▶ [Instrucción A]: Reproduzca sin alteraciones las líneas de las entradas que van desde la que contiene "As depicted in" hasta el final de las entradas, ambos extremos incluidos.

▶ [Texto fuente]:
El personal del Programa Mundial de Alimentos reflexiona sobre la vida en dos de los lugares más difíciles del planeta
A woman in a WFP blue shirt and a woman in a white T-shirt prepare to distribute hot meals at a location in Haiti
Se distribuyen comidas calientes en Delmas 33, en Puerto Príncipe. WFP y sus socios no pierden ninguna oportunidad de acceder a los barrios de difícil acceso. Foto: WFP/Luc Junior Segur
Haití: ‘Ojalá más gente pudiera ver lo que yo veo’

Por Pedro Rodrigues, oficial de comunicaciones de WFP

Son las 5:16 de la mañana y todavía está oscuro cuando mis colegas y yo nos subimos a una camioneta blanca. No recuerdo la última vez que estuve en la carretera al amanecer en Haití. Debido a la persistente inseguridad, eso solo es posible fuera de la capital. Así que hoy partimos de Caracol, una región del norte de Haití que se ha mantenido relativamente al margen de la violencia que afecta a gran parte del país.

El todoterreno se dirige al aeropuerto por la carretera oscura que conecta Cap-Haitien con la frontera con la República Dominicana. En Puerto Príncipe, donde tengo mi base, estamos en constante estado de alerta debido al alto nivel de inseguridad. Pero aquí, me resulta extraño bajar la guardia mientras observo los vehículos que pasan a nuestro lado: tap-taps (camionetas convertidas en minibuses) llenos de Madan Saras, las comerciantes que se dirigen al mercado binacional estrictamente controlado al otro lado de la frontera, en Dajabón, República Dominicana, donde se lleva a cabo el comercio informal, llevando alimentos a zonas remotas.

▶ [Instrucción B]: Copie de forma literal el tramo del texto sobre Haití que va desde "El todoterreno se" hasta "a zonas remotas.", ambos incluidos.

▶ [Datos]:
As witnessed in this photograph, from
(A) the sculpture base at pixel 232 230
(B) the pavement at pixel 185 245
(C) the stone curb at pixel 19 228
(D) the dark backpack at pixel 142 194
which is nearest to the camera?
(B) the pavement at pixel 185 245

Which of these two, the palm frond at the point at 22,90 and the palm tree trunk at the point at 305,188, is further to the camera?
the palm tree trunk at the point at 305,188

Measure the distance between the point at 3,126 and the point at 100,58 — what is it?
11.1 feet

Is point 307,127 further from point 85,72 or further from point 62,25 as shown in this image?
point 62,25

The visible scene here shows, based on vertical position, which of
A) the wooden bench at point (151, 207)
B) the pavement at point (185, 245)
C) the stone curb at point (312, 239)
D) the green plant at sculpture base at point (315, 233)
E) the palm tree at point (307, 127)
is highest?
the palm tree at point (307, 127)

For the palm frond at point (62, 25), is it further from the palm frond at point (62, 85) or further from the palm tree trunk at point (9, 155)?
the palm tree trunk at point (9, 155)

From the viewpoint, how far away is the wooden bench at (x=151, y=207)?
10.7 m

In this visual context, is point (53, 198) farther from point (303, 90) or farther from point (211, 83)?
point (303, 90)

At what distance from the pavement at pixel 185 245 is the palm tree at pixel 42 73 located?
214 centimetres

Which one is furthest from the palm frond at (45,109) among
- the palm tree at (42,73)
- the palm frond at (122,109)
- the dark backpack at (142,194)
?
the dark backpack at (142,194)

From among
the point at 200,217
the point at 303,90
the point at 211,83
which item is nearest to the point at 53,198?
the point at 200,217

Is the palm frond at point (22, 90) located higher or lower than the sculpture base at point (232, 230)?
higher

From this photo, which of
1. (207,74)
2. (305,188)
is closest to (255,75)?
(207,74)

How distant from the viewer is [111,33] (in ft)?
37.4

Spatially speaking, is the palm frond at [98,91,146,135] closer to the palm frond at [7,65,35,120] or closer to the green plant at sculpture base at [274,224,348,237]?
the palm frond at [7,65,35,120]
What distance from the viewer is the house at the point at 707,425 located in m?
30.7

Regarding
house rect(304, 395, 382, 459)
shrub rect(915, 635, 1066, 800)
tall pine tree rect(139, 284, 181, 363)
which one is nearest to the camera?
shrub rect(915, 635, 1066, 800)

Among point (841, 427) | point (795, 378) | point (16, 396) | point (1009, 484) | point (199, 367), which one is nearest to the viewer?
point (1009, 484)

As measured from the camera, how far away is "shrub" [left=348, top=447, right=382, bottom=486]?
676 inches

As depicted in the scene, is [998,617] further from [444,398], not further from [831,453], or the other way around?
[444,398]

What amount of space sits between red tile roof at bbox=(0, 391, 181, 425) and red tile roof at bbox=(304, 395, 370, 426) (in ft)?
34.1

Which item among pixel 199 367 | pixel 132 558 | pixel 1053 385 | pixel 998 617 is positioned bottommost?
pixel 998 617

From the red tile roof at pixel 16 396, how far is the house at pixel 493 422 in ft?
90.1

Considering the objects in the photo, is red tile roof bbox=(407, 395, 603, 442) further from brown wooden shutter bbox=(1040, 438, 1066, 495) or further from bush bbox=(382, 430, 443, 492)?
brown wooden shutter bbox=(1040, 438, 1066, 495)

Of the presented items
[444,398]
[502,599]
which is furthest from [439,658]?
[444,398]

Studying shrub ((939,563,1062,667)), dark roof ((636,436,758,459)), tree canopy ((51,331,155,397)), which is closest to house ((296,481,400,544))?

▶ [Solución del ejercicio A]:
As depicted in the scene, is [998,617] further from [444,398], not further from [831,453], or the other way around?
[444,398]

What amount of space sits between red tile roof at bbox=(0, 391, 181, 425) and red tile roof at bbox=(304, 395, 370, 426) (in ft)?
34.1

Which item among pixel 199 367 | pixel 132 558 | pixel 1053 385 | pixel 998 617 is positioned bottommost?
pixel 998 617

From the red tile roof at pixel 16 396, how far is the house at pixel 493 422 in ft?
90.1

Considering the objects in the photo, is red tile roof bbox=(407, 395, 603, 442) further from brown wooden shutter bbox=(1040, 438, 1066, 495) or further from bush bbox=(382, 430, 443, 492)?
brown wooden shutter bbox=(1040, 438, 1066, 495)

Of the presented items
[444,398]
[502,599]
which is furthest from [439,658]?
[444,398]

Studying shrub ((939,563,1062,667)), dark roof ((636,436,758,459)), tree canopy ((51,331,155,397)), which is closest to house ((296,481,400,544))?

▶ [Solución del ejercicio B]:
El todoterreno se dirige al aeropuerto por la carretera oscura que conecta Cap-Haitien con la frontera con la República Dominicana. En Puerto Príncipe, donde tengo mi base, estamos en constante estado de alerta debido al alto nivel de inseguridad. Pero aquí, me resulta extraño bajar la guardia mientras observo los vehículos que pasan a nuestro lado: tap-taps (camionetas convertidas en minibuses) llenos de Madan Saras, las comerciantes que se dirigen al mercado binacional estrictamente controlado al otro lado de la frontera, en Dajabón, República Dominicana, donde se lleva a cabo el comercio informal, llevando alimentos a zonas remotas.